■ **Action item**
Could you output each line below precisely as it stands, without the images?

Captioned web image data
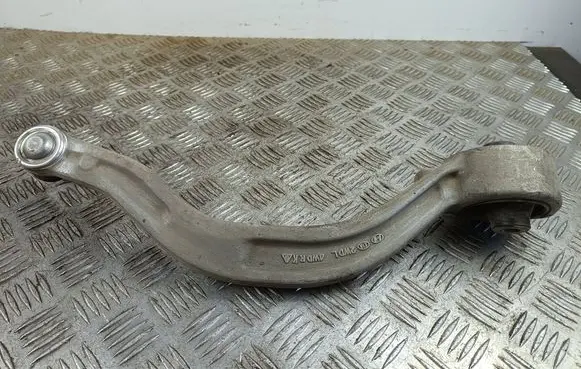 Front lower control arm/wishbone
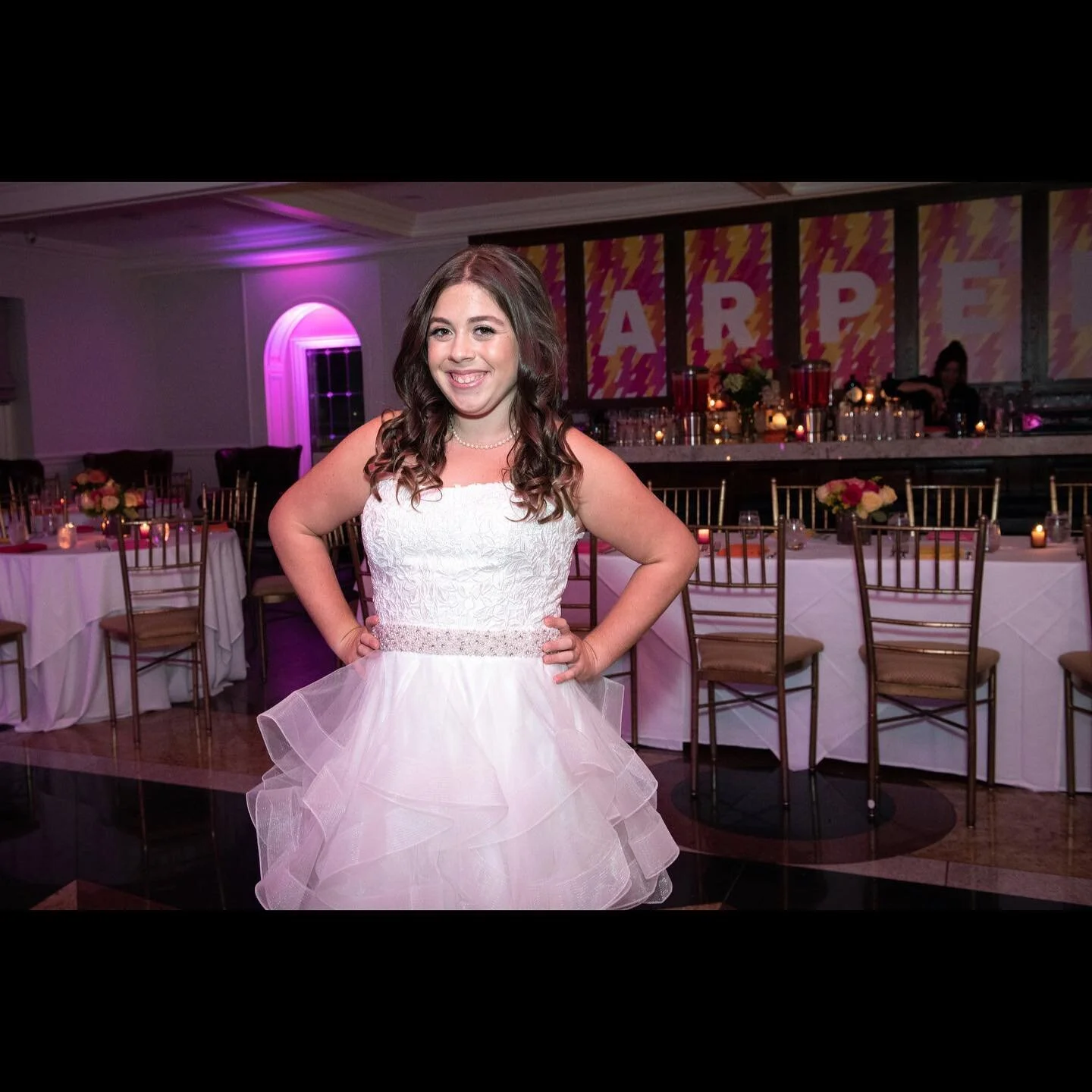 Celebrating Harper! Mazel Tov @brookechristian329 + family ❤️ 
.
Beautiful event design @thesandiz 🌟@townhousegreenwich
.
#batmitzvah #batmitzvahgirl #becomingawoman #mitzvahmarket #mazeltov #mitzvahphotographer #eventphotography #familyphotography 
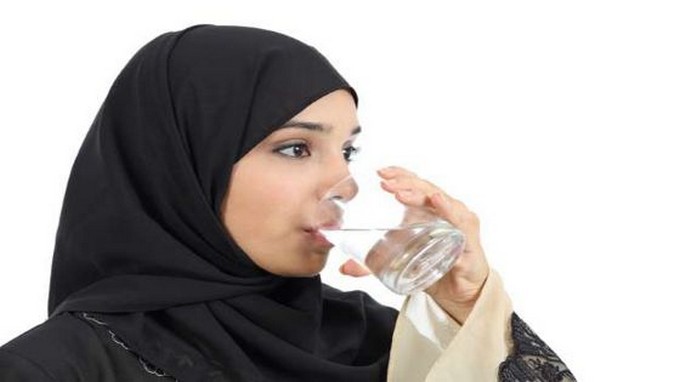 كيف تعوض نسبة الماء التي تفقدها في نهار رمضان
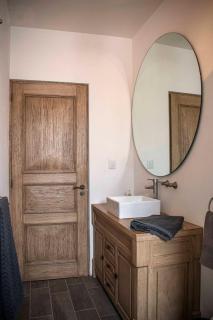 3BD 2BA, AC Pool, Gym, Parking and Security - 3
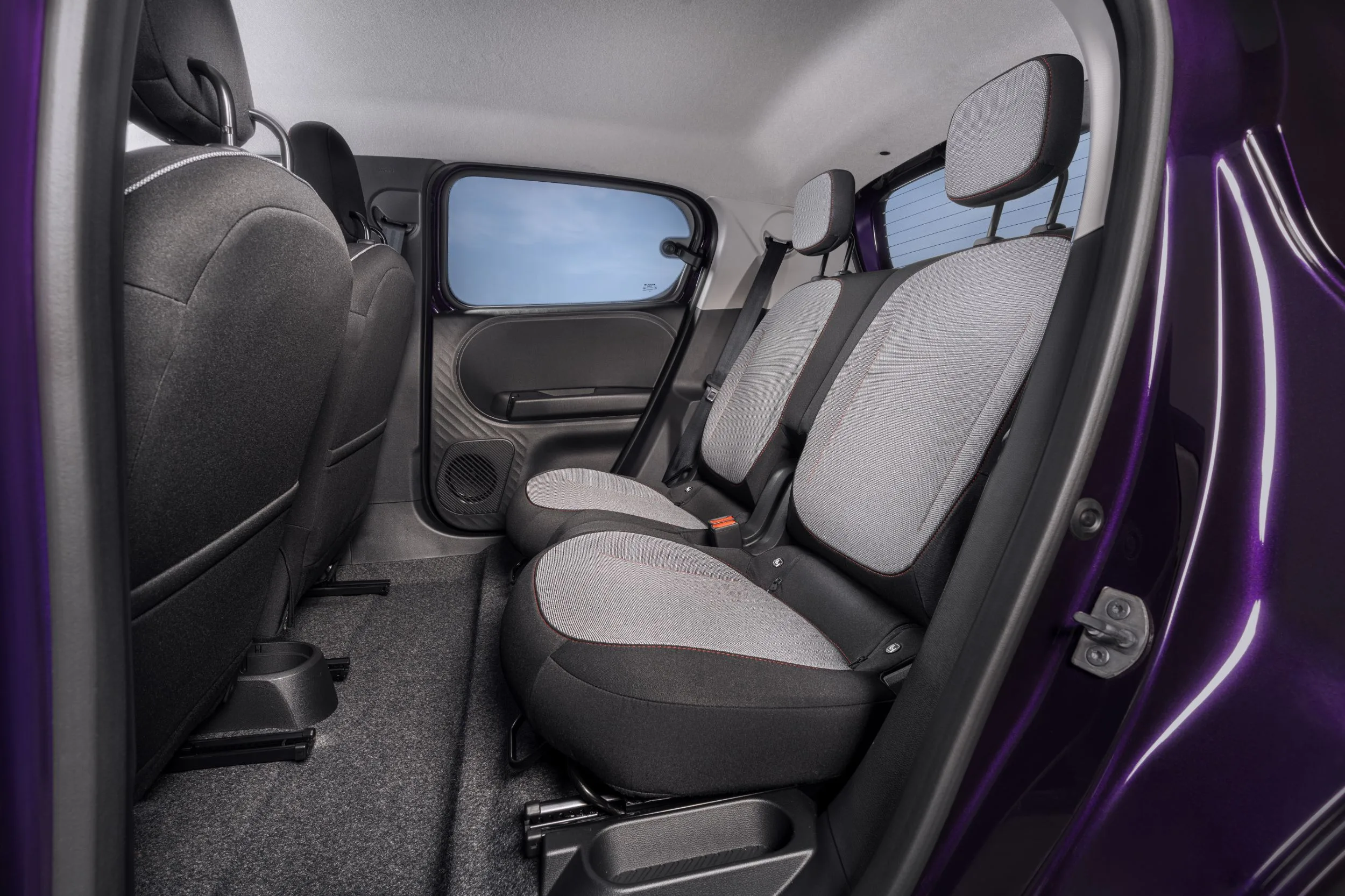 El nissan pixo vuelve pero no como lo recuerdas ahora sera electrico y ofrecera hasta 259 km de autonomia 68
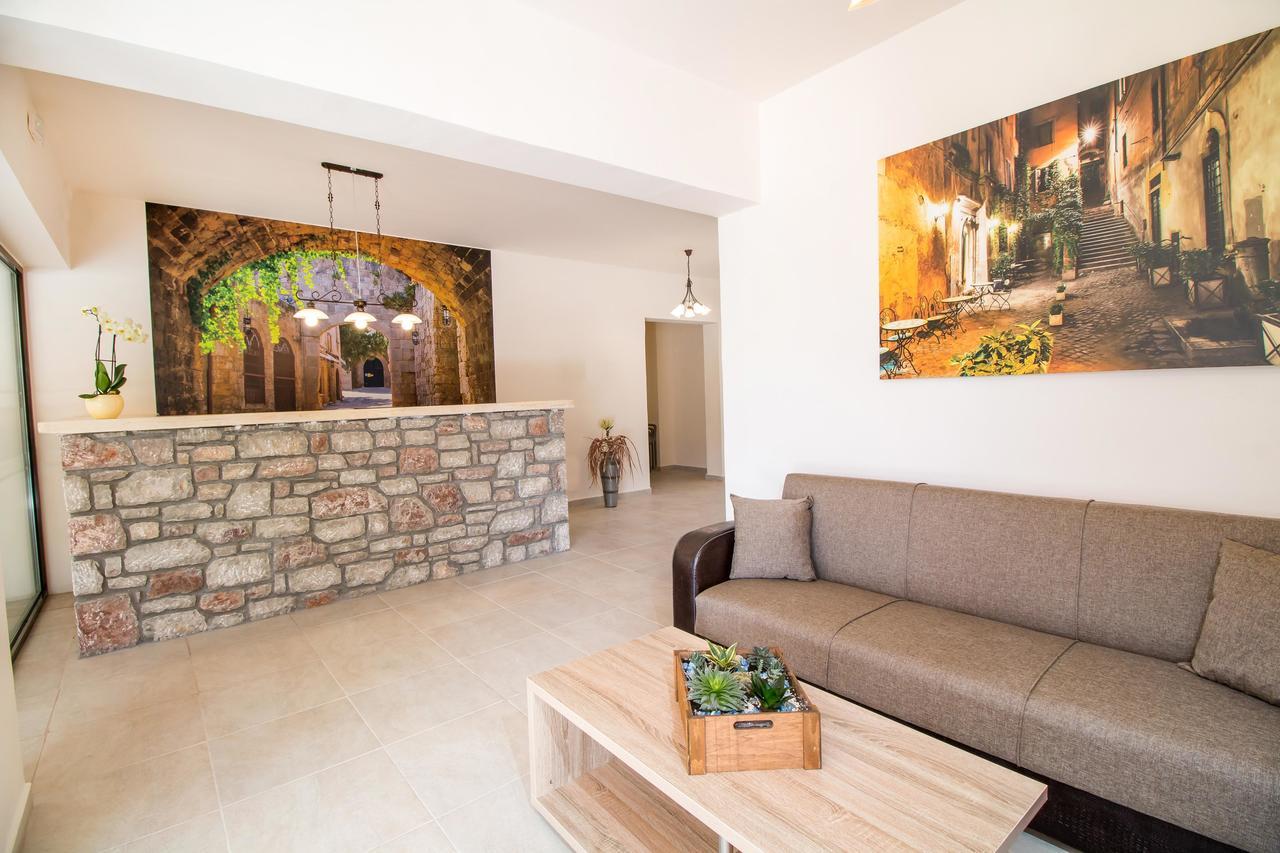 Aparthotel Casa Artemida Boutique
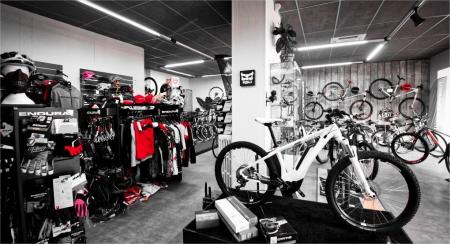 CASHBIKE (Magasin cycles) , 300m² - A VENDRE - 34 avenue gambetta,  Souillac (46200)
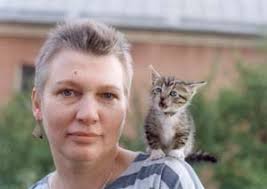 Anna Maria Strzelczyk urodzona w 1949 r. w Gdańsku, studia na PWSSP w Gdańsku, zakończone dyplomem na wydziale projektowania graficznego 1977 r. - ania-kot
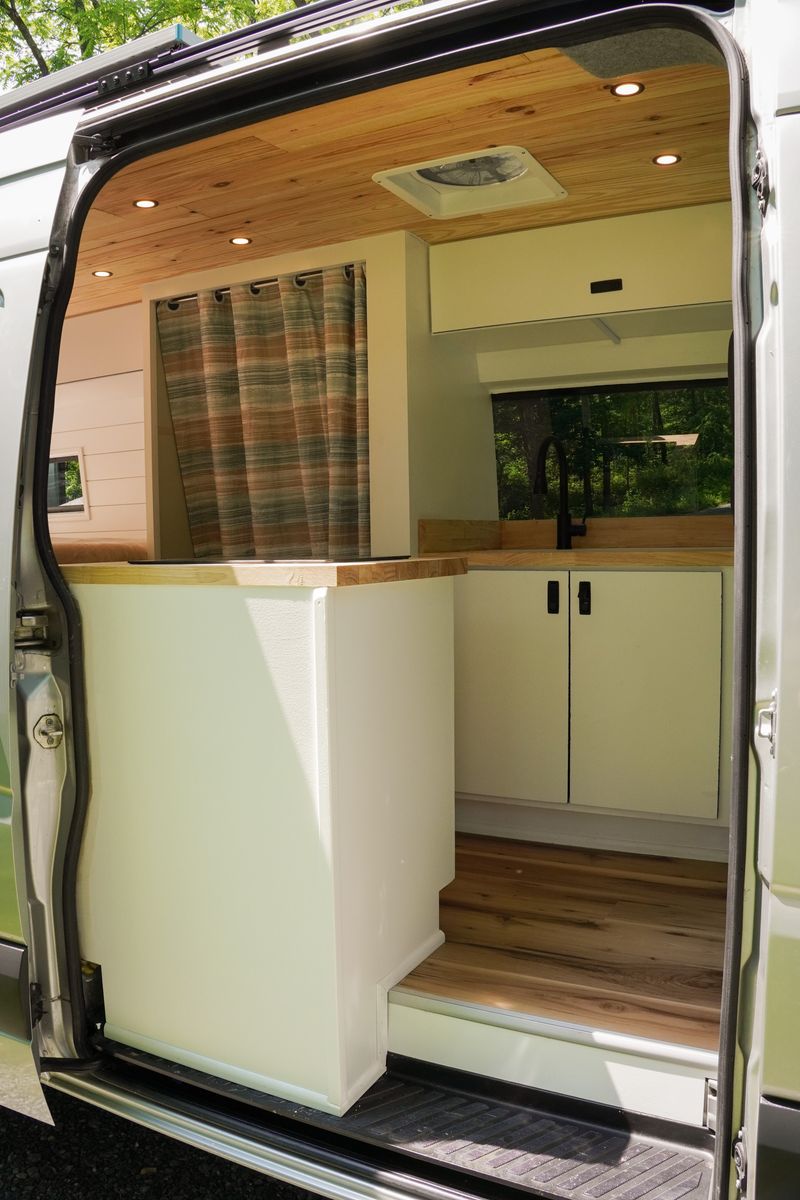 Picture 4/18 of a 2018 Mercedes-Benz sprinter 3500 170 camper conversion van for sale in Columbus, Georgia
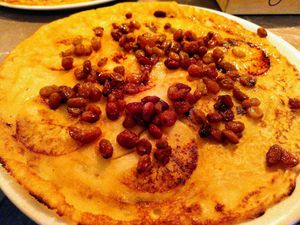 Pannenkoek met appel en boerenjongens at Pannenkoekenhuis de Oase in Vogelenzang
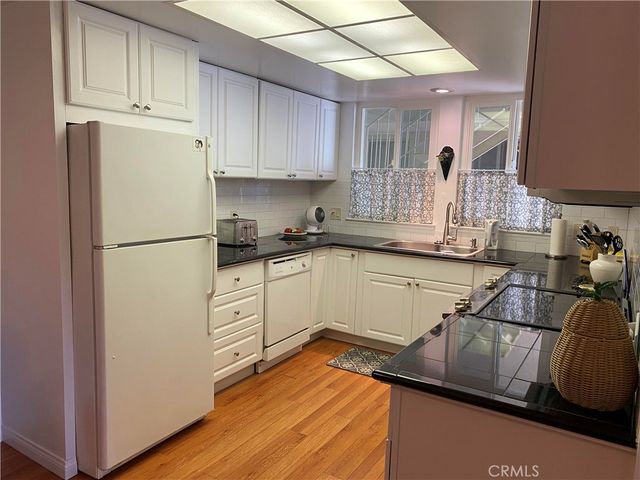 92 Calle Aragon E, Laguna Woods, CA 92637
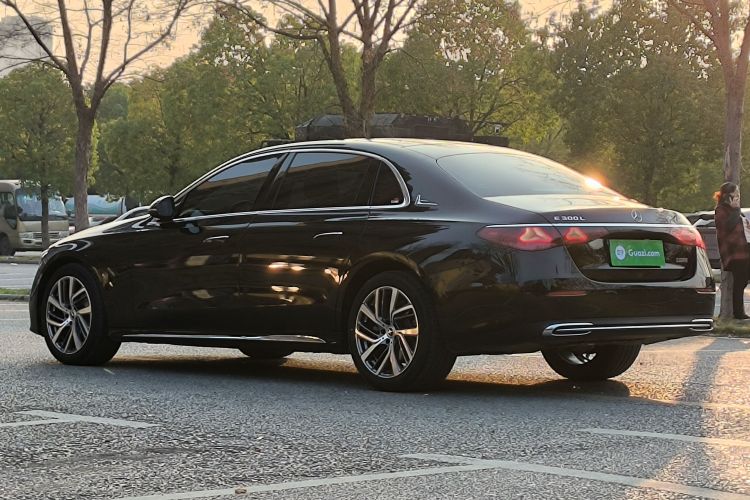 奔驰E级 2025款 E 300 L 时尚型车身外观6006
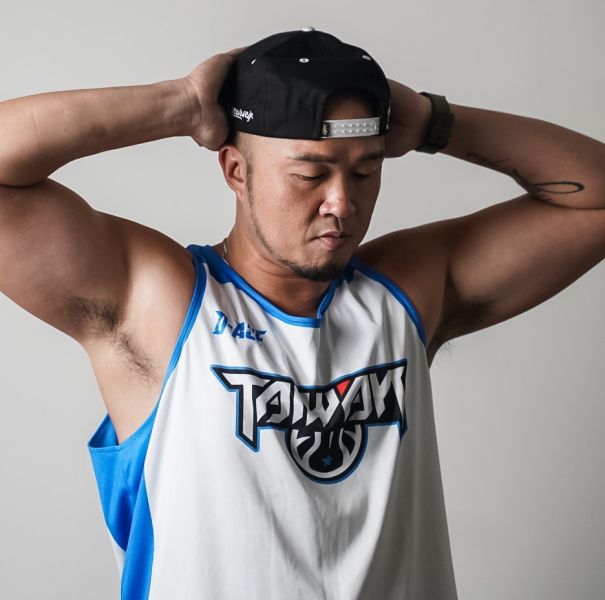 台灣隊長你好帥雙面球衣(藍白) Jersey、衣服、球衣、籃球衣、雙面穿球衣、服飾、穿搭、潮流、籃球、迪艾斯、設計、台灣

■ **Answer below**
 Front lower control arm/wishbone
 Celebrating Harper! Mazel Tov @brookechristian329 + family ❤️ 
.
Beautiful event design @thesandiz 🌟@townhousegreenwich
.
#batmitzvah #batmitzvahgirl #becomingawoman #mitzvahmarket #mazeltov #mitzvahphotographer #eventphotography #familyphotography 
 كيف تعوض نسبة الماء التي تفقدها في نهار رمضان
 3BD 2BA, AC Pool, Gym, Parking and Security - 3
 El nissan pixo vuelve pero no como lo recuerdas ahora sera electrico y ofrecera hasta 259 km de autonomia 68
 Aparthotel Casa Artemida Boutique
 CASHBIKE (Magasin cycles) , 300m² - A VENDRE - 34 avenue gambetta,  Souillac (46200)
 Anna Maria Strzelczyk urodzona w 1949 r. w Gdańsku, studia na PWSSP w Gdańsku, zakończone dyplomem na wydziale projektowania graficznego 1977 r. - ania-kot
 Picture 4/18 of a 2018 Mercedes-Benz sprinter 3500 170 camper conversion van for sale in Columbus, Georgia
 Pannenkoek met appel en boerenjongens at Pannenkoekenhuis de Oase in Vogelenzang
 92 Calle Aragon E, Laguna Woods, CA 92637
 奔驰E级 2025款 E 300 L 时尚型车身外观6006
 台灣隊長你好帥雙面球衣(藍白) Jersey、衣服、球衣、籃球衣、雙面穿球衣、服飾、穿搭、潮流、籃球、迪艾斯、設計、台灣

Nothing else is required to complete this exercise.